-- Document passage --

** START **

The 56-Inch Fist
Pakistan and China have forever been tricky and taxing neighbours, but of late New Delhi has lost leverage even with smaller nations in the region. An expert’s inquiry into why
- Published 11.03.18
Almost four years into the term of the Narendra Modi government, its foreign policy in South Asia is under the spotlight. Since the government began with an avowed policy of "Neighbourhood First", this focus on the current state of play is understandable. Foreign policy, after all, will be judged not by intentions but by outcomes. Several observers have pointed to the deteriorating ties with many of our neighbours and argue that India's standing in the region has declined - especially relative to that of China. Others have confuted these claims, insisting that the current trends are a manifestation of deeper forces such as democratisation and rise of identity politics in the region. New Delhi, they argue, can hardly be blamed for the way these play out.
While both sides in this debate make important points, it is essential to disentangle at least three sets of issues that tend to be mixed up. How can we decide whether India's regional standing has actually dipped over the past four years? To what extent has China contributed to this perceived decline? And how should India refashion its regional policy?
Start with the question of whether and why India's position in the region has eroded in the recent past. Here we need to distinguish between longer-term trends and determinants, and shorter-term developments. Amongst the former, we can identify at least four long-standing factors that shape India's engagement with its immediate neighbours.
The first is the structural asymmetry of South Asia. India is by far the largest, most populous and most powerful country in the region. It shares a boundary with every country in the subcontinent, but most of them do not share a border with another. Given its potential to be the 800-pound gorilla in the room, it is not surprising that most of India's neighbours regard it with wariness and resentment, if not suspicion and fear.
The second is that the identity of many states in the region is defined in sharp contradistinction to others. We tend to think of this usually in the context Pakistan, but in many ways it predates Partition and Independence. The first Partition of the subcontinent occurred in 1937, when Burma was split from British India. A key driver here was the emergence of Burmese nationalism with a strong anti-India tenor. Similarly, despite the association of Ceylonese and Nepali nationalist parties with that of India, there was always an edge to these relationships. More recently, we can see how the jostling of identities within Bangladesh invariably brings India into the picture.

** END **

-- Data excerpts --
** START **

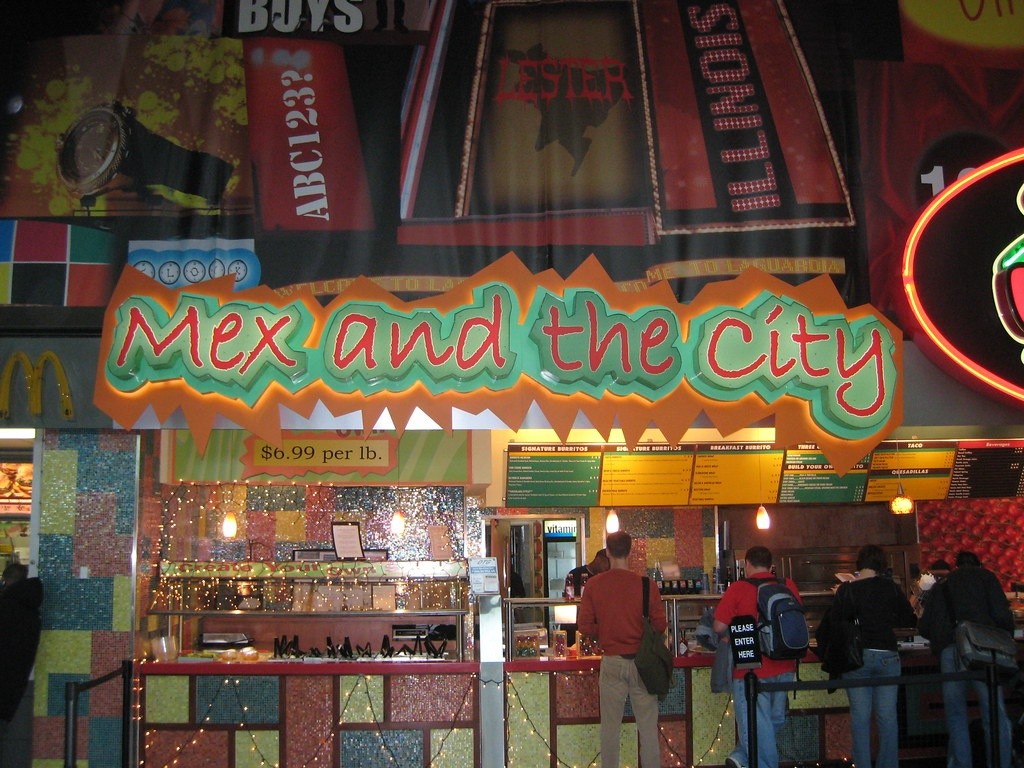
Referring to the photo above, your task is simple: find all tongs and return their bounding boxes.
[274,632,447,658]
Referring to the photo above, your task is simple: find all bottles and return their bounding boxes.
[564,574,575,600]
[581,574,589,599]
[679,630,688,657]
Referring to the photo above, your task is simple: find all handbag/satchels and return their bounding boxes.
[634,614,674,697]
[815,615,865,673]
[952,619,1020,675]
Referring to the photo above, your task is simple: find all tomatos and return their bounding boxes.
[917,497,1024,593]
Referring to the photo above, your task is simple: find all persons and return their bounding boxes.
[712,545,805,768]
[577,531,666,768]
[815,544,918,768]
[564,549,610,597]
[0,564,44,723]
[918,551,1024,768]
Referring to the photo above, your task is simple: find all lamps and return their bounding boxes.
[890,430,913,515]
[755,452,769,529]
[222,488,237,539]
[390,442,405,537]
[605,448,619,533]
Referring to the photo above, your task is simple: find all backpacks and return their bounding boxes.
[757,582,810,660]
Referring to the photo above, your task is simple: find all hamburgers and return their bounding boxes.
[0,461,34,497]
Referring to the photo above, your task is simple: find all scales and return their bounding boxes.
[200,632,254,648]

** END **
** START **

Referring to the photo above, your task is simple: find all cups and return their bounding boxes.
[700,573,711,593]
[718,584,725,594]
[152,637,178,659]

** END **
** START **

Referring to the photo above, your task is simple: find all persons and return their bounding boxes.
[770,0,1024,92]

** END **

-- Work instructions --
In the article above on India's foreign policy in South Asia, in what year did the first Partition of the subcontinent take place?

-- Expected output --
1937, when Burma was split from British India.